*The exercise:* Copy each of the following lines exactly, leaving the pictures out of your answer.

*Provided material:*
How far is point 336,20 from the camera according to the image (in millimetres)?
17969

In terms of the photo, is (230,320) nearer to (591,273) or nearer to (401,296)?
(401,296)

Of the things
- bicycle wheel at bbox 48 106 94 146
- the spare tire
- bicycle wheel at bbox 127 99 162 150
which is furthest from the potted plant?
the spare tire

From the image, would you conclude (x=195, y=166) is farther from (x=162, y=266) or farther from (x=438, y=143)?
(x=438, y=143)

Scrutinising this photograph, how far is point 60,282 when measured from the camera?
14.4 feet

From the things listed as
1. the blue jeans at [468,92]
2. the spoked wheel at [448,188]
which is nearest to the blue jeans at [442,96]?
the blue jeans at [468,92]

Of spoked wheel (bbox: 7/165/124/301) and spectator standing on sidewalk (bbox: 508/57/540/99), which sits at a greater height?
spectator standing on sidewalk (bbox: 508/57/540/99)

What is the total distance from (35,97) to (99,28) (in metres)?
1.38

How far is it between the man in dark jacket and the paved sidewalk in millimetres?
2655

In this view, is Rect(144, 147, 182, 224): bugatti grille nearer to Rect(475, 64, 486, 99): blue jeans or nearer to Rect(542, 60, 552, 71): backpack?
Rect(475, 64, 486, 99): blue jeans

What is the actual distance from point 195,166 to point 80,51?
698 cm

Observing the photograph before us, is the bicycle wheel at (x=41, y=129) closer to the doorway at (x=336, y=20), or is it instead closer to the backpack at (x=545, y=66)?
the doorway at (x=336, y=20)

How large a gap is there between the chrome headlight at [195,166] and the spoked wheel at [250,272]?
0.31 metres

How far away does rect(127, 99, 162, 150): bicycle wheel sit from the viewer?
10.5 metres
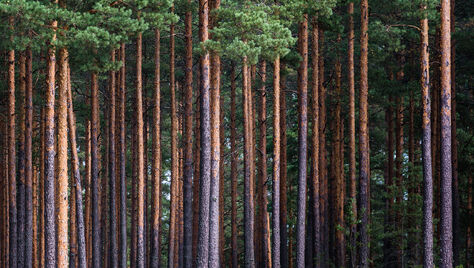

*Solution:*
How far is point 336,20 from the camera according to the image (in millimetres)?
17969

In terms of the photo, is (230,320) nearer to (591,273) or nearer to (401,296)?
(401,296)

Of the things
- bicycle wheel at bbox 48 106 94 146
- the spare tire
- bicycle wheel at bbox 127 99 162 150
which is furthest from the potted plant?
the spare tire

From the image, would you conclude (x=195, y=166) is farther from (x=162, y=266) or farther from (x=438, y=143)?
(x=438, y=143)

Scrutinising this photograph, how far is point 60,282 when measured from the camera?
14.4 feet

From the things listed as
1. the blue jeans at [468,92]
2. the spoked wheel at [448,188]
which is nearest to the blue jeans at [442,96]?
the blue jeans at [468,92]

Of spoked wheel (bbox: 7/165/124/301) and spectator standing on sidewalk (bbox: 508/57/540/99), which sits at a greater height?
spectator standing on sidewalk (bbox: 508/57/540/99)

What is the total distance from (35,97) to (99,28) (in metres)?
1.38

How far is it between the man in dark jacket and the paved sidewalk in millimetres?
2655

In this view, is Rect(144, 147, 182, 224): bugatti grille nearer to Rect(475, 64, 486, 99): blue jeans or nearer to Rect(542, 60, 552, 71): backpack?
Rect(475, 64, 486, 99): blue jeans

What is the actual distance from point 195,166 to point 80,51?
698 cm

Observing the photograph before us, is the bicycle wheel at (x=41, y=129) closer to the doorway at (x=336, y=20), or is it instead closer to the backpack at (x=545, y=66)?
the doorway at (x=336, y=20)

How large a gap is there between the chrome headlight at [195,166] and the spoked wheel at [250,272]?
0.31 metres

How far away does rect(127, 99, 162, 150): bicycle wheel sit from the viewer?
10.5 metres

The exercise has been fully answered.